• _Data for this task_:
-*-*-
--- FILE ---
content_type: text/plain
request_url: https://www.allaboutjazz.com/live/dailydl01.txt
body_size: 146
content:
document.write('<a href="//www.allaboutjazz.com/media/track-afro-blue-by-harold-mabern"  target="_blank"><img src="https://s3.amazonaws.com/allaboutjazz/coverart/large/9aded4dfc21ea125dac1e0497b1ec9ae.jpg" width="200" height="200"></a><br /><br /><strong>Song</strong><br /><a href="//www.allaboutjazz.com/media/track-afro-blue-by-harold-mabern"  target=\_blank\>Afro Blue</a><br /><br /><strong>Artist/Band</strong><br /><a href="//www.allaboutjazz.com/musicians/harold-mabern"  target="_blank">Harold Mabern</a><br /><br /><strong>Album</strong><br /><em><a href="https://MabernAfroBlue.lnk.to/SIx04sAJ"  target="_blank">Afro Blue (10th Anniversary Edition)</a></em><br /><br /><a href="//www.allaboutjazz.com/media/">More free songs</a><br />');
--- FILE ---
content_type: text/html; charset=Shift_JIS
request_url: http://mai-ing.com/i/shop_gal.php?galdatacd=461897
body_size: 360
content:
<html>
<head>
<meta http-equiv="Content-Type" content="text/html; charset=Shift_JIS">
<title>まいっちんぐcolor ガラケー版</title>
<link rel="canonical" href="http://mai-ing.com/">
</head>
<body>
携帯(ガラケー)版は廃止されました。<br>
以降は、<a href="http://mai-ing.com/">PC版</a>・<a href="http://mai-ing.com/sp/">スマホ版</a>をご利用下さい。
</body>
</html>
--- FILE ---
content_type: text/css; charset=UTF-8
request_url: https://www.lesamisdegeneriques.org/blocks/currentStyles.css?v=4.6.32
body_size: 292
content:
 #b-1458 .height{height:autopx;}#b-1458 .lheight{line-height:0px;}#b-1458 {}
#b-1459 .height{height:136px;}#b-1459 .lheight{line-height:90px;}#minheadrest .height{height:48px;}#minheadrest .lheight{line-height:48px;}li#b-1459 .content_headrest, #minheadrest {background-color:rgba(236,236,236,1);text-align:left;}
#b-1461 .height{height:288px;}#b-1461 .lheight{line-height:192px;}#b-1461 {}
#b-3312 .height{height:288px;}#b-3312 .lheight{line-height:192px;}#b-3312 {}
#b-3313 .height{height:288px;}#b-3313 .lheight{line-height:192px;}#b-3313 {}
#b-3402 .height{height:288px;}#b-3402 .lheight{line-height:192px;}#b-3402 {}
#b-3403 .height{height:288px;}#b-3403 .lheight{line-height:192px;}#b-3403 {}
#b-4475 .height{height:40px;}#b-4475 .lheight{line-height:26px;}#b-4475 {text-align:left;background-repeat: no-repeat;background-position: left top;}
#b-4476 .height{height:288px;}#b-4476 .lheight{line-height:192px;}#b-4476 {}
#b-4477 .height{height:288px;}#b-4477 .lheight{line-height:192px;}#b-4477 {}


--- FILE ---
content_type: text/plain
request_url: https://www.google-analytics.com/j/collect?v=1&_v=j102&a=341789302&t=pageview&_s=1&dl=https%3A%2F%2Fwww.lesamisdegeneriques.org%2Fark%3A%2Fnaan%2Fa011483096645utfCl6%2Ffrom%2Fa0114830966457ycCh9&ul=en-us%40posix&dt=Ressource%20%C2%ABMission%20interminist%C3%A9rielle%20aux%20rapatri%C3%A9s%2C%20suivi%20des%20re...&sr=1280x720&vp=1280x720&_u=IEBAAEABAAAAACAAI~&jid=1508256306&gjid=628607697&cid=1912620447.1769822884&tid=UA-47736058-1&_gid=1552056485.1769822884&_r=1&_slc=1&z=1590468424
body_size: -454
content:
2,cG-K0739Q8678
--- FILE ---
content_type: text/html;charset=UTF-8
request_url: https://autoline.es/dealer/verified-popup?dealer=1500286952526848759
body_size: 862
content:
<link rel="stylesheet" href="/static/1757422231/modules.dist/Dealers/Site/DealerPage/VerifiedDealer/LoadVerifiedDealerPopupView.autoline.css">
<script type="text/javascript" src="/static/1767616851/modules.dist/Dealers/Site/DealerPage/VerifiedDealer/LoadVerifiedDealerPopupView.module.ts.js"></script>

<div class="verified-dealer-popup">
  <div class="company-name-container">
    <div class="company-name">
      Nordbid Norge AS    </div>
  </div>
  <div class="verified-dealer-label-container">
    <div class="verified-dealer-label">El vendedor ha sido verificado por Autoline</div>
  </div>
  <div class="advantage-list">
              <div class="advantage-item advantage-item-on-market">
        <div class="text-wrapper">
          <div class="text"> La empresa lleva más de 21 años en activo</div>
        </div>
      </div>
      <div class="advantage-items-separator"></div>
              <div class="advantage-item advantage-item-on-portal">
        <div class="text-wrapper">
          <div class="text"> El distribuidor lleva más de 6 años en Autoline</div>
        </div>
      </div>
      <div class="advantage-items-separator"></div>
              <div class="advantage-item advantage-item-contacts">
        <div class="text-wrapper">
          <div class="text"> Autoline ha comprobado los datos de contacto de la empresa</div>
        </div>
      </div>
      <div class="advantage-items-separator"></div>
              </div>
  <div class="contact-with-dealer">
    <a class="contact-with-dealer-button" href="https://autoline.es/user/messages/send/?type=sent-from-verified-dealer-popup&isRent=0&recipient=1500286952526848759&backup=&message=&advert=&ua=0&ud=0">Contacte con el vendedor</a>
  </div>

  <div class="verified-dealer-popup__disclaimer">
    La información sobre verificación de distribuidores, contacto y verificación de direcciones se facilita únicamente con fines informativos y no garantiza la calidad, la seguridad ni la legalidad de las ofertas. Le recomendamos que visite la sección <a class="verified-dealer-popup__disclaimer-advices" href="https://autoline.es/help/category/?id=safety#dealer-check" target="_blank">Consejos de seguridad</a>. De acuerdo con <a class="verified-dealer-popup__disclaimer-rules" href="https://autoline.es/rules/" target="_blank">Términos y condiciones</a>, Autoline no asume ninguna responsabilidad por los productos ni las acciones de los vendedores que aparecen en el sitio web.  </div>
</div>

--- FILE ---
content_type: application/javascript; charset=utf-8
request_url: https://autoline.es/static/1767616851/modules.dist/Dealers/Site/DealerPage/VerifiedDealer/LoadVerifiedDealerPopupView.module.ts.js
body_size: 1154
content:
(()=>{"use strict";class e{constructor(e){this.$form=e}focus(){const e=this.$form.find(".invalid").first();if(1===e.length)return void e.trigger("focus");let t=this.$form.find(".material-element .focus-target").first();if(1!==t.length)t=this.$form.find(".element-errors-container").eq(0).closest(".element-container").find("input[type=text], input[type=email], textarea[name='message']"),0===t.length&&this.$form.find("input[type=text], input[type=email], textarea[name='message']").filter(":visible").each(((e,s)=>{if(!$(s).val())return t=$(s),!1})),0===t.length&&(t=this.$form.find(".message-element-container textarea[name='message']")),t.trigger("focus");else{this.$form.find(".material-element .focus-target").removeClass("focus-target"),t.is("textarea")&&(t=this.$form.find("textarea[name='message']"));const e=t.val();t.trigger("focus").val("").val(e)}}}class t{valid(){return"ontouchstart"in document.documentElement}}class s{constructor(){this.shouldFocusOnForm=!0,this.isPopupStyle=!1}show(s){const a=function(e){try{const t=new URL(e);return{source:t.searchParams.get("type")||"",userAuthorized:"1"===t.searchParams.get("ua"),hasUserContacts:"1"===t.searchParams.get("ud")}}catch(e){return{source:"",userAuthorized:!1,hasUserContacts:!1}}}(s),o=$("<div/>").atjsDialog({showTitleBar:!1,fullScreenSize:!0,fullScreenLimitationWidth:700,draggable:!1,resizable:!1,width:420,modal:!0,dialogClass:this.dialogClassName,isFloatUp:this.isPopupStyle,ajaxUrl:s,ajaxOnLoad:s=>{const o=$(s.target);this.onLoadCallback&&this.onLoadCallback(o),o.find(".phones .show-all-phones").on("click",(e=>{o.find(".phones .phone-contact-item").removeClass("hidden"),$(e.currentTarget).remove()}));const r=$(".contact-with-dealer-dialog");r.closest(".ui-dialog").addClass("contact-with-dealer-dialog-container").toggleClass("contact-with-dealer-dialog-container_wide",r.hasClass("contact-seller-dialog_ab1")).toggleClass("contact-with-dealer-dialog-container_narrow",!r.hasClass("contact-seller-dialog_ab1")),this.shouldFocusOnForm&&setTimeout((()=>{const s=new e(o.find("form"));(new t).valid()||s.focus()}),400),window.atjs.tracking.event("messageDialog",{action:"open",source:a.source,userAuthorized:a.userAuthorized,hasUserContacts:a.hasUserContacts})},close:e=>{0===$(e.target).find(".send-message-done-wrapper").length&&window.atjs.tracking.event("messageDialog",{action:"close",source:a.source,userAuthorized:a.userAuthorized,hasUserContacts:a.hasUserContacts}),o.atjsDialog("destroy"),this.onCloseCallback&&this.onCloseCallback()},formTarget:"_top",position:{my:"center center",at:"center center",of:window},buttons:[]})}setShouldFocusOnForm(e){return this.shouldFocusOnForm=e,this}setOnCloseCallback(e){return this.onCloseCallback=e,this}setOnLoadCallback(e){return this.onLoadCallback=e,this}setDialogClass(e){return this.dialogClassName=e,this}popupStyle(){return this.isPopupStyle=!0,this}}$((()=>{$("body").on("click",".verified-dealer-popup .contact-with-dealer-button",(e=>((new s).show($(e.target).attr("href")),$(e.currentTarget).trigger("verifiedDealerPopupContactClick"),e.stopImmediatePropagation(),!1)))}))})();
-*-*-
Up to and including the line with "携帯(ガラケー)版は廃止されました。<br>", print every line of the records from the start.

• _Output for this task_:
--- FILE ---
content_type: text/plain
request_url: https://www.allaboutjazz.com/live/dailydl01.txt
body_size: 146
content:
document.write('<a href="//www.allaboutjazz.com/media/track-afro-blue-by-harold-mabern"  target="_blank"><img src="https://s3.amazonaws.com/allaboutjazz/coverart/large/9aded4dfc21ea125dac1e0497b1ec9ae.jpg" width="200" height="200"></a><br /><br /><strong>Song</strong><br /><a href="//www.allaboutjazz.com/media/track-afro-blue-by-harold-mabern"  target=\_blank\>Afro Blue</a><br /><br /><strong>Artist/Band</strong><br /><a href="//www.allaboutjazz.com/musicians/harold-mabern"  target="_blank">Harold Mabern</a><br /><br /><strong>Album</strong><br /><em><a href="https://MabernAfroBlue.lnk.to/SIx04sAJ"  target="_blank">Afro Blue (10th Anniversary Edition)</a></em><br /><br /><a href="//www.allaboutjazz.com/media/">More free songs</a><br />');
--- FILE ---
content_type: text/html; charset=Shift_JIS
request_url: http://mai-ing.com/i/shop_gal.php?galdatacd=461897
body_size: 360
content:
<html>
<head>
<meta http-equiv="Content-Type" content="text/html; charset=Shift_JIS">
<title>まいっちんぐcolor ガラケー版</title>
<link rel="canonical" href="http://mai-ing.com/">
</head>
<body>
携帯(ガラケー)版は廃止されました。<br>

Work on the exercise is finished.